For this project, I've created a technique for generating synthetic training data that closely simulates feedback from human operators. Human input is slow and costly to produce. This technique has drastically cut down the time and the cost for generating this data.
Articles on Towards Data Science describing the project in detail:
Since predictions are made on monochrome images (ultrasound scan images), the color channels (RGB) are redundant. All image data can be moved to one channel (B), leaving two channels (R and G) available for user feedback.
The dataset is split into 5 folds, and 5 baseline models are trained, one for each fold. The baseline models are used to make predictions for all images in the dataset. False positive (FP) and false negative (FN) areas are extracted from predictions.
Positive clicks (G channel) are placed in the false negative areas. Negative clicks (R channel) are placed in the false positive areas. A new set of models (the click-trained models) are now trained on the images with the clicks added.
The click-trained models will respond to user-generated clicks placed in the R and G channels.

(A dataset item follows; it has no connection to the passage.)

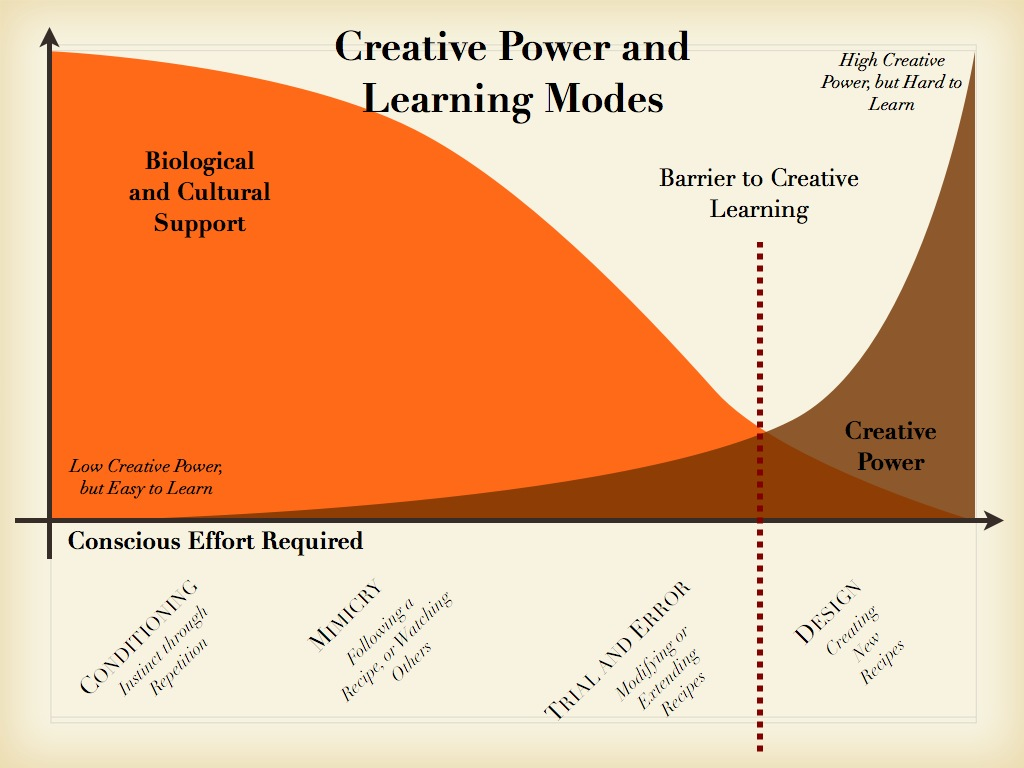 Learning Modes and their Creative Power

Main notebook with the model training code: train_models.ipynb
The SegFormer architecture, pretrained on ImageNet, was used for this project. Pretrained models are available at HuggingFace:
https://huggingface.co/docs/transformers/model_doc/segformer
Manually generating clicks for training the click-trained models is tedious and does not scale. An automated procedure was devised, generalizing the concept of centroidal Voronoi tiling, and using simulated annealing, to arrive to an optimal placement of positive / negative clicks in the FN / FP areas.

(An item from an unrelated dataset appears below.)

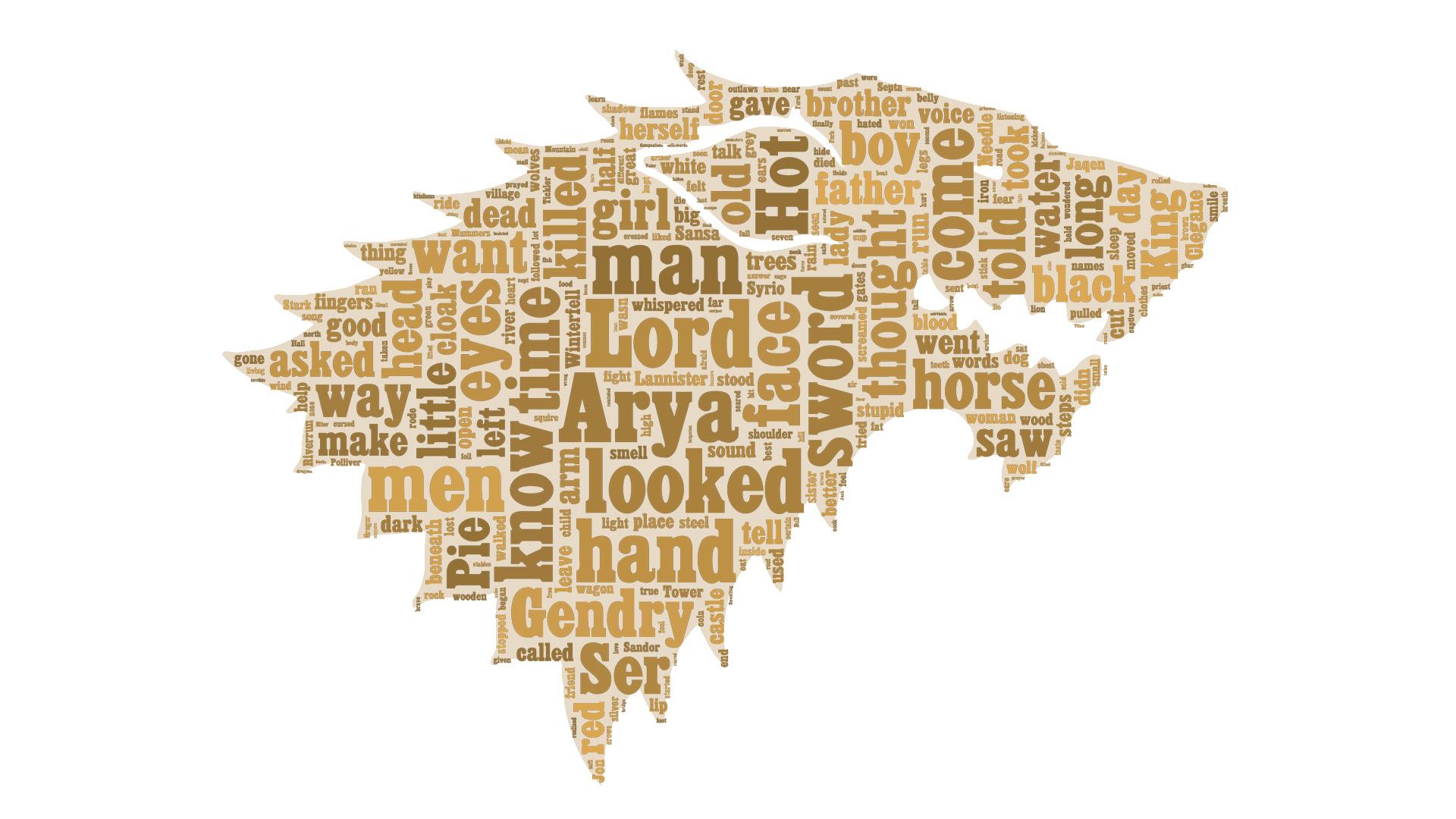 Asoiaf Word Nuvem Arya Stark As Cronicas De Gelo E Fogo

The algorithm is explained in detail in the articles on TDS, linked above. In a nutshell, by choosing a specific energy functional associated with the click coordinates, minimizing the energy via simulated annealing leads to a placement of the clicks that closely simulates what a human operator would do.
Python code with the click generator: uniform_clicks.py
You can see the click-trained models responding to user feedback in these videos:
Some performance metrics: visualize_performance.ipynb
The model performance (IoU, Dice) is on par with state of the art segmentation for ultrasound imaging.
The datasets and the trained models are not included in the repo. Only the code and a few artifacts (diagrams, summary performance data) are included here.